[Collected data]
★ ★ ★

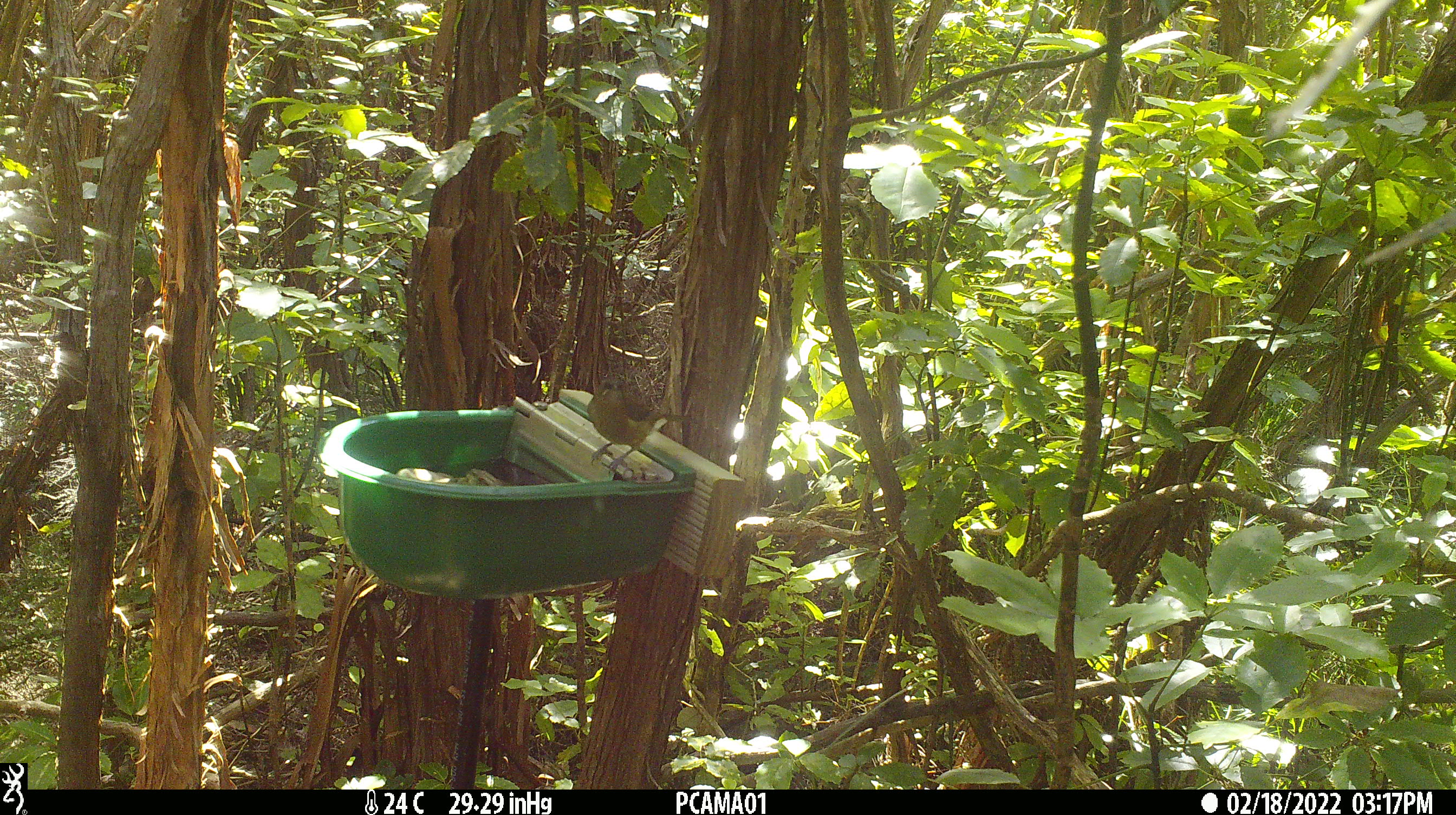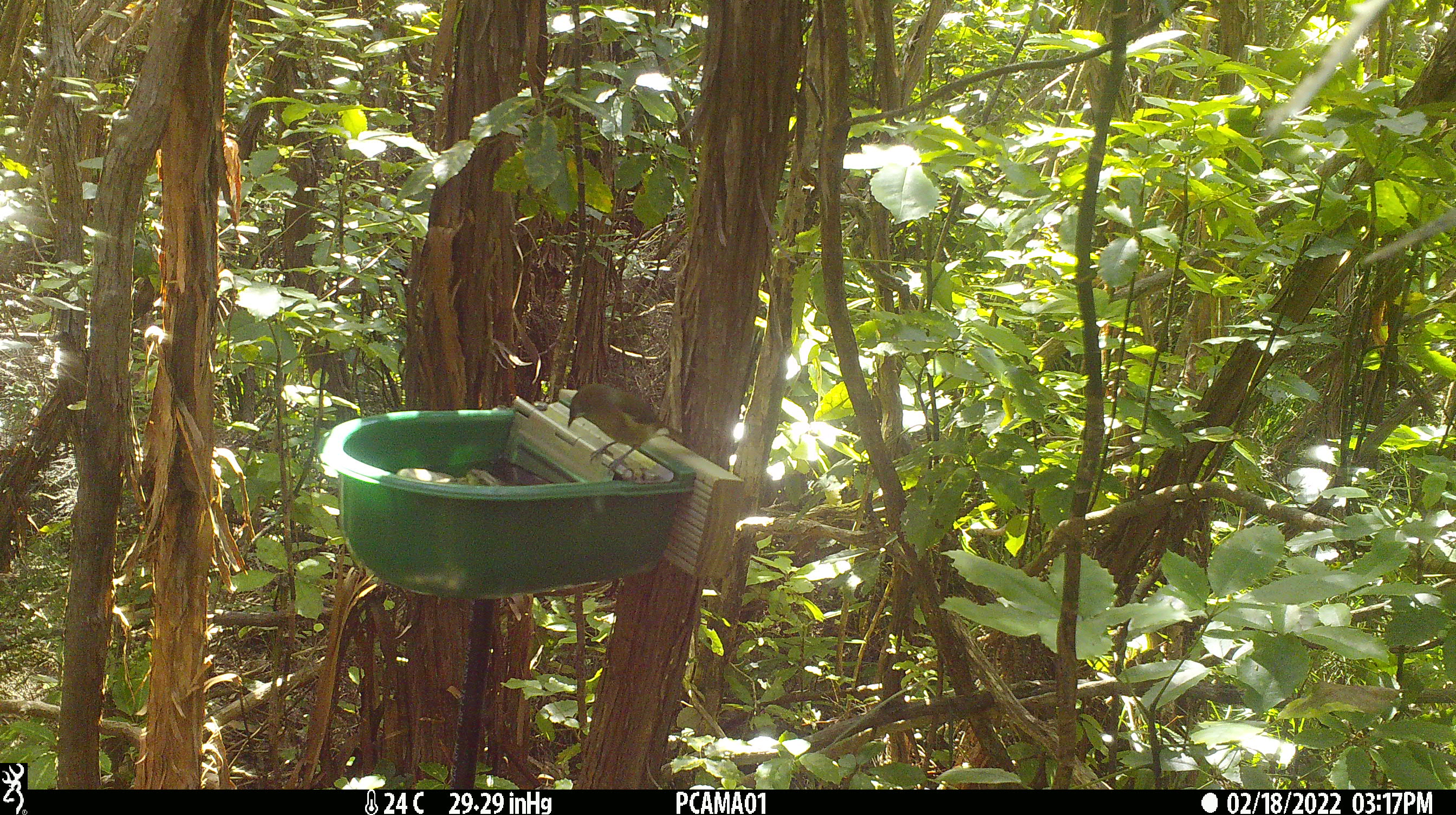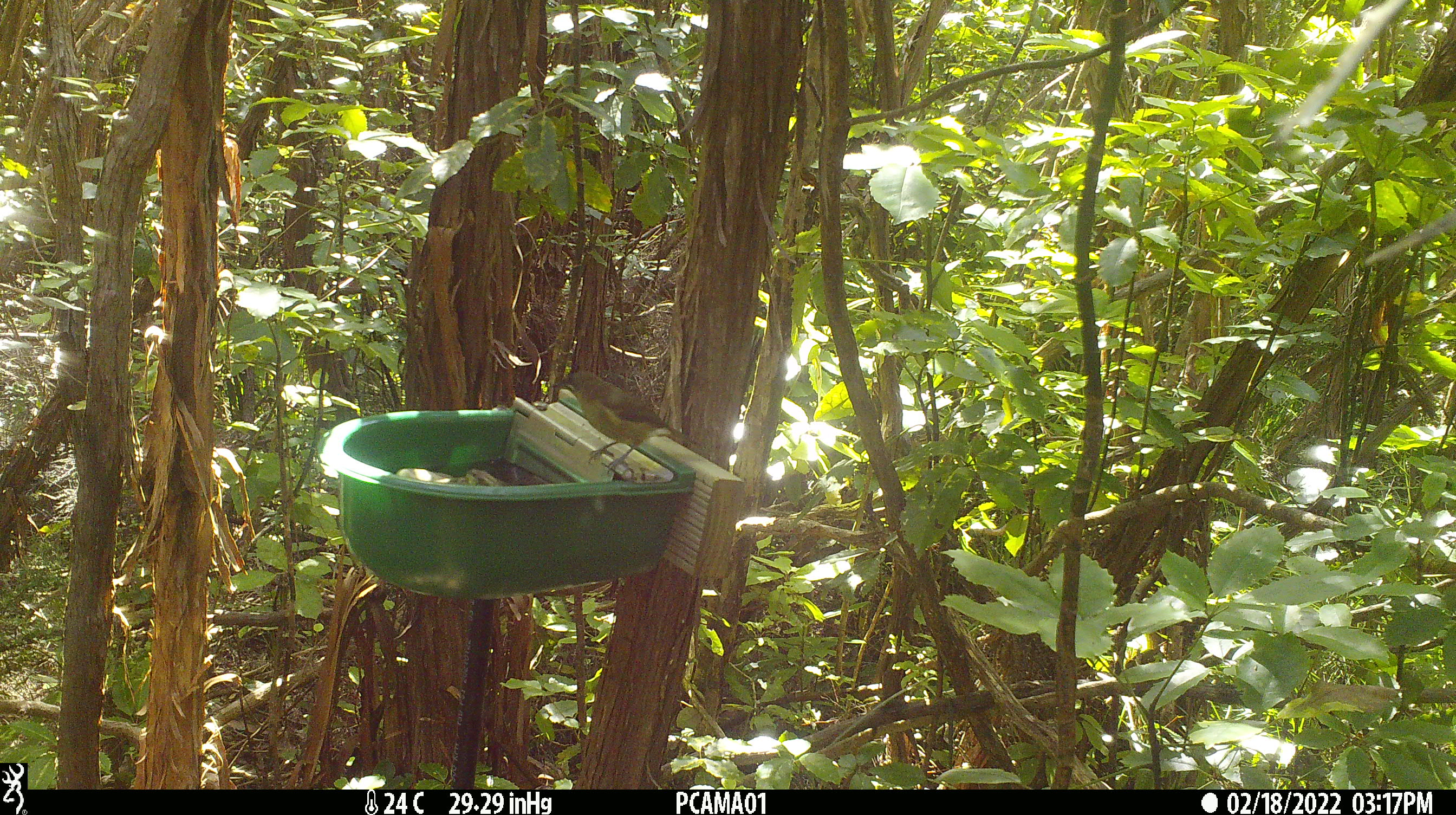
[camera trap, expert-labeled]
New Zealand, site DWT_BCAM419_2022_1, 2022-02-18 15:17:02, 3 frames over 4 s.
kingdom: Animalia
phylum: Chordata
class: Aves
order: Passeriformes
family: Meliphagidae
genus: Anthornis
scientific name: Anthornis melanura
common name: new zealand bellbird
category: bellbird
Bellbird (new zealand bellbird) (Anthornis melanura).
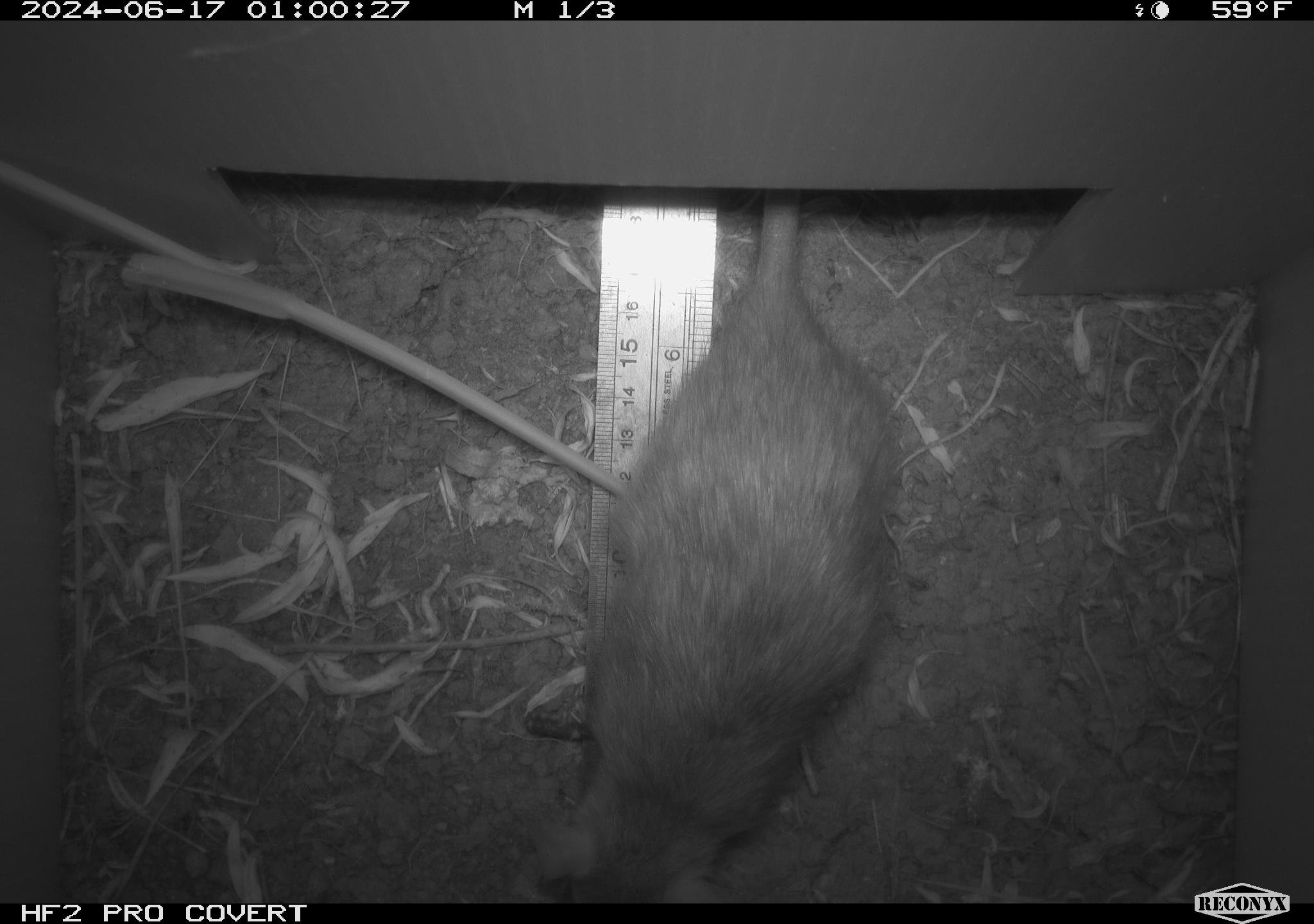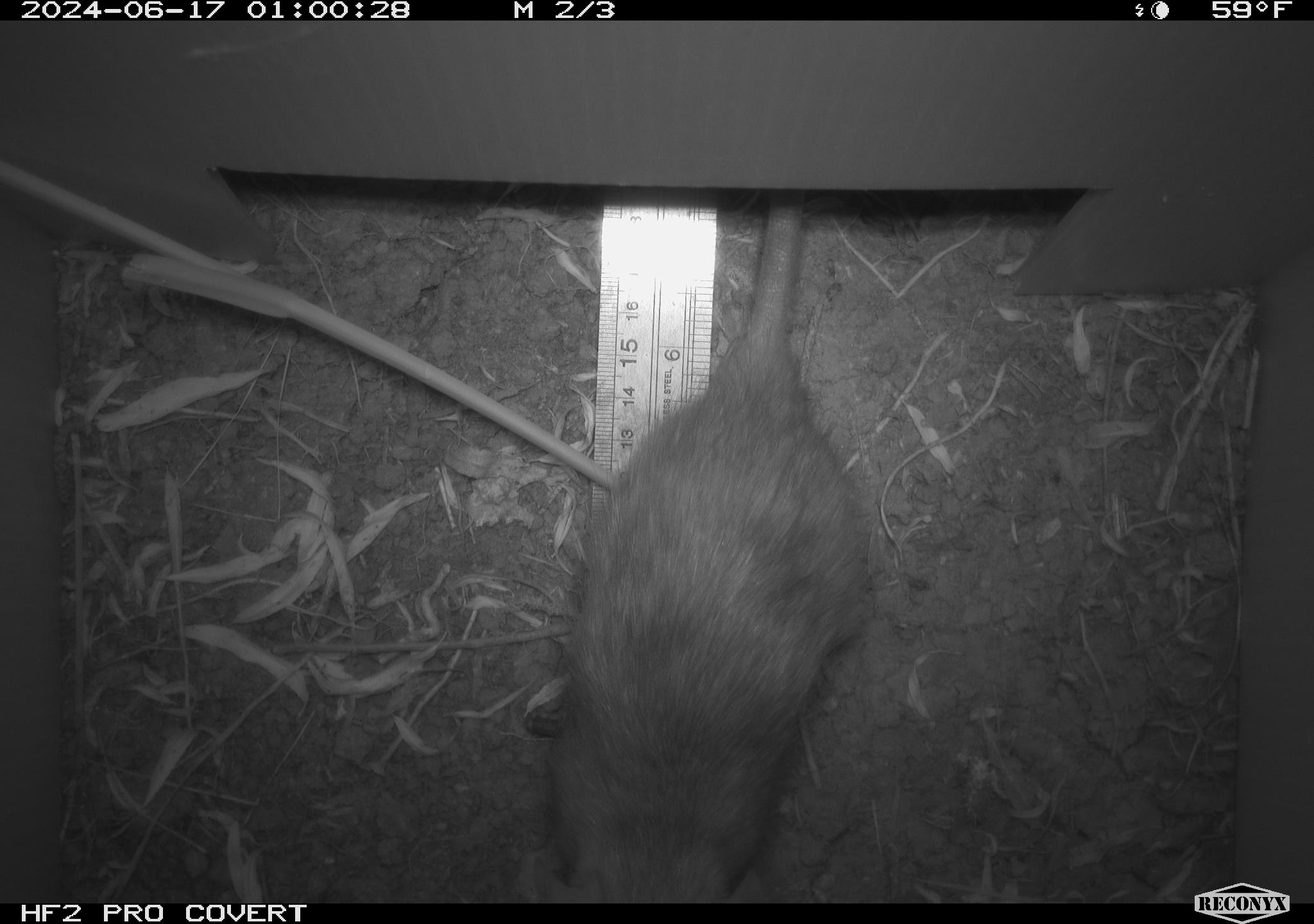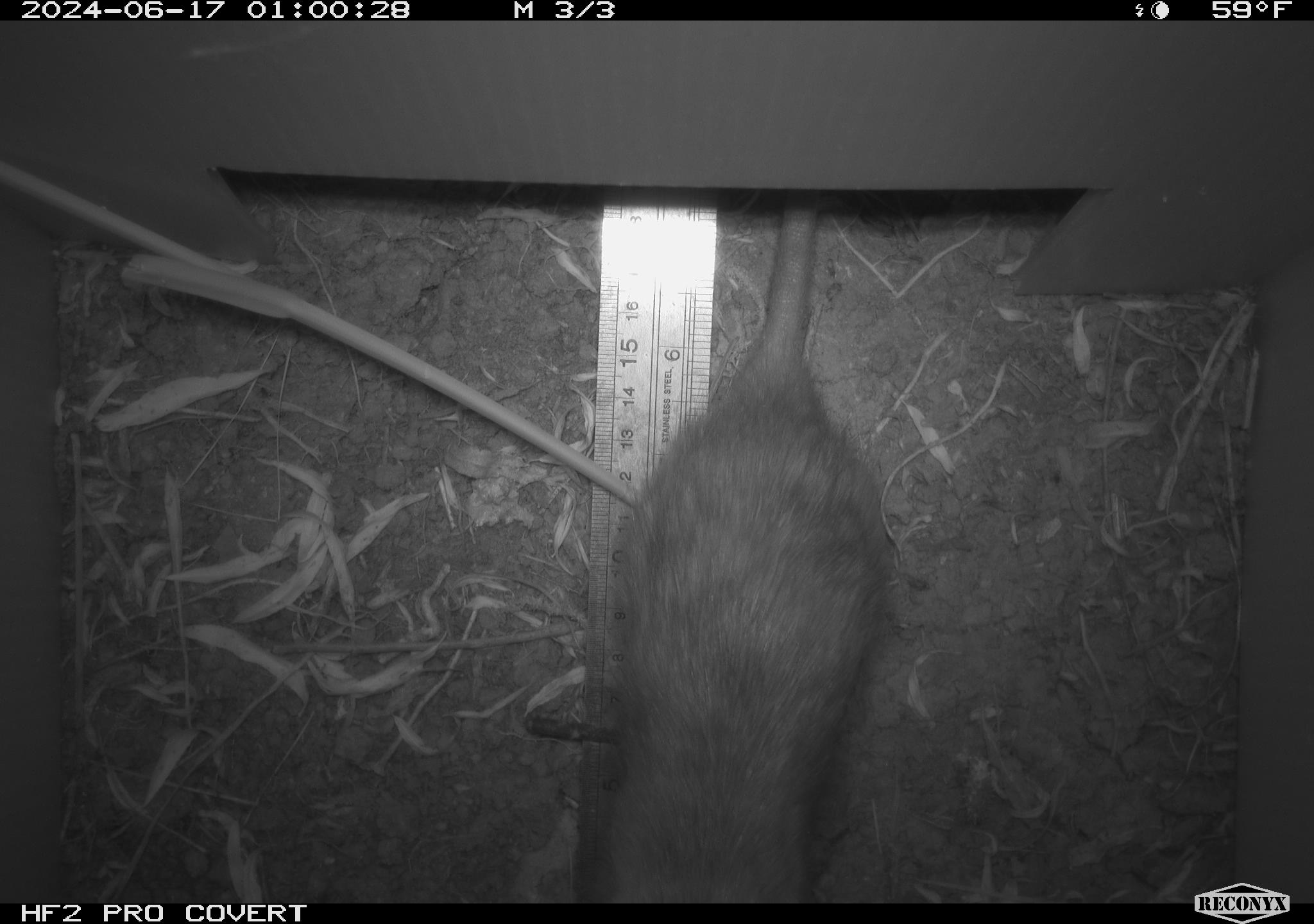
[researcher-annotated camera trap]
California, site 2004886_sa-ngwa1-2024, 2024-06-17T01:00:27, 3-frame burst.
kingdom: Animalia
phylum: Chordata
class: Mammalia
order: Rodentia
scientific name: Rodentia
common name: woodrat or rat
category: woodrat or rat species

★ ★ ★

Return the lines from the line containing "2024-06-17T01:00:27, 3-frame burst." to the end of the entries above, exactly as they appear and with no other output.

California, site 2004886_sa-ngwa1-2024, 2024-06-17T01:00:27, 3-frame burst.
kingdom: Animalia
phylum: Chordata
class: Mammalia
order: Rodentia
scientific name: Rodentia
common name: woodrat or rat
category: woodrat or rat species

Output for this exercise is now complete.